Um homem não tem permissão para desfazer seu casamento por um motivo qualquer. Ao declarar isto, o Senhor Jesus confirmou o entendimento da escola de Shammai, não mediante uma discussão das suas teses, mas mediante o ensino da Palavra de Deus, assim usando da Sua grande sabedoria.
Mas os fariseus não se deram por contentes: se este era o princípio determinante, porque então Moisés admitiu o divórcio, ao ordenar que o homem desse uma certidão de divórcio à mulher e a mandasse embora? Ler Deuteronômio 24:1-4.
É de se notar que quando Deus estabeleceu aquele princípio para Adão e Eva, eles eram inocentes: o pecado ainda não havia manchado a sua existência. Depois de terem desobedecido a Deus, eles foram expulsos da Sua presença, e a perfeição inicial foi maculada. Surgiu o pecado em todas suas formas: homicídio, mentira, corrupção moral, etc.
Deus deu a Sua lei através de Moisés, depois de tirar o povo da escravidão do Egito, para, entre outras coisas, instruí-lo em Seus caminhos e mostrar o pecado em que estavam envolvidos.
Embora os princípios de conduta que Deus estabeleceu sejam retos e imutáveis, Ele sabe que a humanidade é incapaz de atingir a sua perfeição. O Senhor Jesus admitiu que a lei fez uma concessão a respeito do divórcio "por causa da dureza de coração" do povo, "mas não foi assim desde o princípio".
Foi uma concessão provisória, por causa da necessidade de atender a uma situação de fato. A regulamentação, obrigando à emissão de uma carta oficial de divórcio, dava independência à mulher divorciada para que pudesse casar-se novamente. Depois disso, seu primeiro marido nunca mais poderia voltar a casar-se com ela, mesmo que o segundo marido falecesse primeiro. Era melhor do que ser mandada embora, sem poder se casar novamente.

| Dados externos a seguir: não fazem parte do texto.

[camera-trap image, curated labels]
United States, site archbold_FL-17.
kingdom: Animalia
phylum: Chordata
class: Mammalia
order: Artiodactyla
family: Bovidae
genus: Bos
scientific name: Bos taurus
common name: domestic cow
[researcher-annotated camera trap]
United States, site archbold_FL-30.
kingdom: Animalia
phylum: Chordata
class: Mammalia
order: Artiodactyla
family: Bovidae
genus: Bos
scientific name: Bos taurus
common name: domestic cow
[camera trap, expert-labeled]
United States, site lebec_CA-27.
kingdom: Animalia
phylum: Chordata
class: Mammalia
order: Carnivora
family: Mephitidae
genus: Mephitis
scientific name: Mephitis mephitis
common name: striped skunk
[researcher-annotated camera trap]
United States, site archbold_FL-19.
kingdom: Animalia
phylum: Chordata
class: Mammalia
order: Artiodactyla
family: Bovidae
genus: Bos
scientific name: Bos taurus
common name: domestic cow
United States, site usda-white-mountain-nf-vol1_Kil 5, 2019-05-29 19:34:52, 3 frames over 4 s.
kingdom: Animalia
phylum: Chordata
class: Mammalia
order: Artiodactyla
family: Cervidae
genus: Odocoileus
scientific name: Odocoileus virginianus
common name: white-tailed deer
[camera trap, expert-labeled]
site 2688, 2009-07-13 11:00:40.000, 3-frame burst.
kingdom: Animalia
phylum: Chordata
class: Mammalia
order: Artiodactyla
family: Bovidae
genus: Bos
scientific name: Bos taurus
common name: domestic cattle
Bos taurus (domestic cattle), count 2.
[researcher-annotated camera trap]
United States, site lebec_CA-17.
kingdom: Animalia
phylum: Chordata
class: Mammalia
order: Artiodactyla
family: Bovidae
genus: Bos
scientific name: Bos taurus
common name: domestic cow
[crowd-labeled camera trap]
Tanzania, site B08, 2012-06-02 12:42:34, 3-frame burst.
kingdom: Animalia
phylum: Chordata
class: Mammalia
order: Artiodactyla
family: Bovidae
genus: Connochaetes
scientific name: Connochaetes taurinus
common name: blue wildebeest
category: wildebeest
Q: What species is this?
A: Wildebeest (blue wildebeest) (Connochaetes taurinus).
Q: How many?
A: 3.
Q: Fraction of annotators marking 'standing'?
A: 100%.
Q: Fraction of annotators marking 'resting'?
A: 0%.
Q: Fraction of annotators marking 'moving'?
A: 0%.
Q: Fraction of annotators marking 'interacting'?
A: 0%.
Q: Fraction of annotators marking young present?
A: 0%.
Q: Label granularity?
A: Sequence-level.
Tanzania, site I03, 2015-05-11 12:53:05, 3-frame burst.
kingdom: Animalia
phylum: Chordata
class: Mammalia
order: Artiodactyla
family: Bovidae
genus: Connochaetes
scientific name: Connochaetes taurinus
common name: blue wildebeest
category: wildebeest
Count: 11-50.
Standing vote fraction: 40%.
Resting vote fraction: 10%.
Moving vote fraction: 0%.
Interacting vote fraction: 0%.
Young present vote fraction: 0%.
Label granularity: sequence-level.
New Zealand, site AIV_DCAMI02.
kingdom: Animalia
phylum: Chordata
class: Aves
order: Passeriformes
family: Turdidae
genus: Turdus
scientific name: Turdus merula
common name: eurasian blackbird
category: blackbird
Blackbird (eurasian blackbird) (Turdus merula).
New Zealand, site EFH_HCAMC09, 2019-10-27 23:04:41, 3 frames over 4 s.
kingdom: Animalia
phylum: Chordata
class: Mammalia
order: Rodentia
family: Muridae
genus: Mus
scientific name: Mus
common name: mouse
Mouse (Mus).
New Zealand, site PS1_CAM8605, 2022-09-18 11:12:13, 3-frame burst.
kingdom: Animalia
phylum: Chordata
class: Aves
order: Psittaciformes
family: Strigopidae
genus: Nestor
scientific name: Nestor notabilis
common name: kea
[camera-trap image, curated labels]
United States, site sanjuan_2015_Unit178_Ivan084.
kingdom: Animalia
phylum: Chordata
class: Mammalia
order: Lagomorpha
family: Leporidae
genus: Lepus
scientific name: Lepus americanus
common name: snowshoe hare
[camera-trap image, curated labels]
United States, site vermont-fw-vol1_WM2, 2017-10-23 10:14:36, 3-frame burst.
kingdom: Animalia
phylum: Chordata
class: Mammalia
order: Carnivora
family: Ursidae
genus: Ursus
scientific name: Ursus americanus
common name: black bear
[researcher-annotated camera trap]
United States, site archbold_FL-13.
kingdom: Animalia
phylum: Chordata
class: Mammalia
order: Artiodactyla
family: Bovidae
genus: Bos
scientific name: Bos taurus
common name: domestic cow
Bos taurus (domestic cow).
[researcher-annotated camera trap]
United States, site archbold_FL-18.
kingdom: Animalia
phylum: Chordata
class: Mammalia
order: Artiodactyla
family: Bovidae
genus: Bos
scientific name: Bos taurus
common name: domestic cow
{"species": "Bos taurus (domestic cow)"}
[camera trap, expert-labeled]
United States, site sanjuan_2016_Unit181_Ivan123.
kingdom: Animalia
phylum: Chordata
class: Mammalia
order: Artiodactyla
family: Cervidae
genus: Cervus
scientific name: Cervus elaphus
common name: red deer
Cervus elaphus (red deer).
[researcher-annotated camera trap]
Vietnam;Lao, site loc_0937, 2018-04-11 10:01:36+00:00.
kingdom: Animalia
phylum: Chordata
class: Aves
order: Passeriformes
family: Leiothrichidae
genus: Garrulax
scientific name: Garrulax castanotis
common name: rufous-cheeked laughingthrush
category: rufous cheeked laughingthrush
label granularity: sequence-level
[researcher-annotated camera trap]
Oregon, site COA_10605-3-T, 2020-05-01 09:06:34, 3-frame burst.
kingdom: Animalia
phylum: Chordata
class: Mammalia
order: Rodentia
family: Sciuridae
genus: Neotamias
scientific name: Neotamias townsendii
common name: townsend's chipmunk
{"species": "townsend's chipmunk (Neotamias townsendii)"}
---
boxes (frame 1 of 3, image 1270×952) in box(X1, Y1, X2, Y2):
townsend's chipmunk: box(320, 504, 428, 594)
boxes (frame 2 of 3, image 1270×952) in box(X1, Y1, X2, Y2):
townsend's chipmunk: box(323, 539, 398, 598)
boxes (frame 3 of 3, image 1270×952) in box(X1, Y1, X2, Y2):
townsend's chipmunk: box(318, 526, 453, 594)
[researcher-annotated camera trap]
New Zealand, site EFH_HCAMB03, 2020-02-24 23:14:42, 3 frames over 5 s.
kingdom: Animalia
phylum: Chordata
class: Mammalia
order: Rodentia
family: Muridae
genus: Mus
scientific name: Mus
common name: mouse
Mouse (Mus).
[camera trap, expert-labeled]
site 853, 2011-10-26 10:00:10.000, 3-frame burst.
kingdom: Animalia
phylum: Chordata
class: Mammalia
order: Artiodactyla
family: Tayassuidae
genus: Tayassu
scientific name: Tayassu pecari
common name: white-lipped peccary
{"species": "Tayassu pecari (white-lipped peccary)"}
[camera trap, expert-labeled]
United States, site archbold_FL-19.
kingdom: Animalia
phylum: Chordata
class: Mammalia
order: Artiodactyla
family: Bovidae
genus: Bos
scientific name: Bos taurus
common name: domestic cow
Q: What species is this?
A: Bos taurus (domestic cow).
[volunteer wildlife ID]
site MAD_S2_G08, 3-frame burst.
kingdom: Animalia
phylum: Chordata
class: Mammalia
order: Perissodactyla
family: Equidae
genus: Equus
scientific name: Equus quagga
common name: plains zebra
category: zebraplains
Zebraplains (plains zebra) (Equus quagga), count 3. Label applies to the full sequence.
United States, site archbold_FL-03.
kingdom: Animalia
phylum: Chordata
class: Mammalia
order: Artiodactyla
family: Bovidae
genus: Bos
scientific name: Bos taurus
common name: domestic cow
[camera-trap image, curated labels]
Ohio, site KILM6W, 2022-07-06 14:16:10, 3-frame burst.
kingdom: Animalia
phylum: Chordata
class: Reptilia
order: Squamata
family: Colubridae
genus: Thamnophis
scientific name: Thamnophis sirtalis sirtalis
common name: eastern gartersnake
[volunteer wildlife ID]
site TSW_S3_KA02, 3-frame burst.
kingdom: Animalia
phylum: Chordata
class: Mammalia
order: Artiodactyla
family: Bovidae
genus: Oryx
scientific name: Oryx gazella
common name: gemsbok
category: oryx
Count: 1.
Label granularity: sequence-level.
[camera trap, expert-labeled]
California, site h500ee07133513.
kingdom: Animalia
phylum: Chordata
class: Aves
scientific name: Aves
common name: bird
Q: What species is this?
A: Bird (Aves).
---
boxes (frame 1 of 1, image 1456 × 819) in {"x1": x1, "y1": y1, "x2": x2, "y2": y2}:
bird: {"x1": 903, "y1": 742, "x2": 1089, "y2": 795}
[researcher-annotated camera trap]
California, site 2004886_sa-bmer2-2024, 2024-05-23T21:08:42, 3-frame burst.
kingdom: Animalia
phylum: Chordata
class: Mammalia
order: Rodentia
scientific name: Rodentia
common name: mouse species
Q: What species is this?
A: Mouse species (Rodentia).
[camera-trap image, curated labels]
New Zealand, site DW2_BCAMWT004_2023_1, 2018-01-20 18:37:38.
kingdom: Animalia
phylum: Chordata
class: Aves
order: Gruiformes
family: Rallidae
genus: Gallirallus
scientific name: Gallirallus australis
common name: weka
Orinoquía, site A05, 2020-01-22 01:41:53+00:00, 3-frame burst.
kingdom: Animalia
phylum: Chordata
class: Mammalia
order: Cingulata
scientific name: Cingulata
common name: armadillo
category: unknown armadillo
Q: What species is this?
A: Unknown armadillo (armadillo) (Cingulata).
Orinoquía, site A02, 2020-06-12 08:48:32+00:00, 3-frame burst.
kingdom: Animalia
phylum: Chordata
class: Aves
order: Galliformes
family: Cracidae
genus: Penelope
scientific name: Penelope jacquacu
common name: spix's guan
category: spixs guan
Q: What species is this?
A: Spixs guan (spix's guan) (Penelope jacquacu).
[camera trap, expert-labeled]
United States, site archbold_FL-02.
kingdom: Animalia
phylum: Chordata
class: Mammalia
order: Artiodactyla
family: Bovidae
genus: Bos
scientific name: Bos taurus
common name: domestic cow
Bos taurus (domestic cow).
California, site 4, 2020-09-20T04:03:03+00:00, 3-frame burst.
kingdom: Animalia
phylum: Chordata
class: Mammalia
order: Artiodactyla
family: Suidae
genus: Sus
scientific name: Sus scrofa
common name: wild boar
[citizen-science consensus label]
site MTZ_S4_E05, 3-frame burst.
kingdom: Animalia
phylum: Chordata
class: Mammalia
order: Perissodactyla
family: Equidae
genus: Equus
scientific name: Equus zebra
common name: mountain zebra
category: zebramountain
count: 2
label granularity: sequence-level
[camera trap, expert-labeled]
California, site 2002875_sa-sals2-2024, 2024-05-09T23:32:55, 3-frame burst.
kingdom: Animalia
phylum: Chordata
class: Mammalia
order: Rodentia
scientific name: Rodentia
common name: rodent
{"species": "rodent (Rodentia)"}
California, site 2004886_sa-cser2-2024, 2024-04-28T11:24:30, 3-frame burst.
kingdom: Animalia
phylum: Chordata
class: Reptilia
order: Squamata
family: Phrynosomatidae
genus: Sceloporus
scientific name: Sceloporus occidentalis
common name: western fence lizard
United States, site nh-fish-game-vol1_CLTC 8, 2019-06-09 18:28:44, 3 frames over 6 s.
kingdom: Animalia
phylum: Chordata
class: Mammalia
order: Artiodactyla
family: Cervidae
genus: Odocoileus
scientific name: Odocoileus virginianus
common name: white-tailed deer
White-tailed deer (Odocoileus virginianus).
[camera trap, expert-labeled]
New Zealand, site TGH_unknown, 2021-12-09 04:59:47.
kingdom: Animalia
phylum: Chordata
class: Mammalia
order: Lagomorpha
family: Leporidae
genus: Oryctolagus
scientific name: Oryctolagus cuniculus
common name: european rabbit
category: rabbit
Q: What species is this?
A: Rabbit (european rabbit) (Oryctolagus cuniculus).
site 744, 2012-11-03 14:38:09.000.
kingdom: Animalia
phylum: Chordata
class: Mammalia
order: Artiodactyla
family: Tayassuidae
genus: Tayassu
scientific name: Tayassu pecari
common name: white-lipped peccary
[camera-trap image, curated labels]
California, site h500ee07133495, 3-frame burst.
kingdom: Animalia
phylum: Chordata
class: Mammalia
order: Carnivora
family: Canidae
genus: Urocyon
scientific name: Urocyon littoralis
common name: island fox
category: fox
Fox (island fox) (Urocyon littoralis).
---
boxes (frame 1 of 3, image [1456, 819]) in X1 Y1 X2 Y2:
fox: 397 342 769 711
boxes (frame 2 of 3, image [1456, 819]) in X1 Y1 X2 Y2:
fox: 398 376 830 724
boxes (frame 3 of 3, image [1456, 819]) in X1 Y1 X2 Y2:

Também era útil para evitar que o marido simplesmente expulsasse a mulher de casa, num acesso de raiva. Era preciso redigir um documento legal, provavelmente diante dum escriba, e ele teria tempo para refletir melhor, sabendo que haveria um grande risco de perder a sua mulher para sempre.
O Senhor Jesus reiterou a cláusula da Sua lei concernente ao divórcio: "… Mas eu lhes digo que todo aquele que se divorciar de sua mulher, exceto por imoralidade sexual, faz que ela se torne adúltera, e quem se casar com a mulher divorciada estará cometendo adultério" (capítulo 5:31).
Esta é a lei do Seu reino, que sobrepuja a de Moisés. A lei de Moisés era indulgente, mas o princípio divino foi restabelecido para sempre no reino de Deus.
No reino de Deus, somente a imoralidade sexual da mulher permite o divórcio a partir do marido. Todo casamento posterior, quando houver divórcio sem esse motivo legítimo, é adultério.
Vivemos agora num mundo em que os homens concederam às mulheres os mesmos direitos, deveres e obrigações que eram exclusivos deles até dois séculos atrás.
Com a sua conquista, as mulheres se vêm na mesma posição que os homens também com relação ao divórcio, e, salvo melhor juízo, entendemos ser justo que o mandamento se aplique igualmente às mulheres. O cônjuge inocente, tem então o direito de divorciar o cônjuge culpado de imoralidade sexual e casar-se de novo.
Os discípulos viram os seus direitos restringidos com a nova lei, sendo obrigados a suportar uma mulher desagradável, e opinaram que, neste caso, seria melhor não casar.
O Senhor compreendeu o seu sentimento, mas comentou que nem todos podem se abster de casar. Realmente, Eva foi dada a Adão porque ele precisava de uma companheira, e os homens em geral também precisam.
Ser solteiro pode ser vantajoso em determinadas circunstâncias, em tempos de perseguição e provações, e para inteira dedicação ao trabalho do Senhor. Temos o grande exemplo de Paulo, e ele desejou que todos fossem livres como ele, para dedicar-se inteiramente ao ministério nas circunstâncias em que vivia (1 Coríntios 7:1, 7, 9, 26).
O Senhor declarou, entretanto, que alguns podiam aceitar ficar sem casar (o sentido de "eunuco" aqui é o de uma pessoa - homem ou mulher - destituído de sensualidade), mas somente aqueles a quem isso é dado:
Alguns já nascem com essa qualidade, podendo viver muito bem sem um cônjuge.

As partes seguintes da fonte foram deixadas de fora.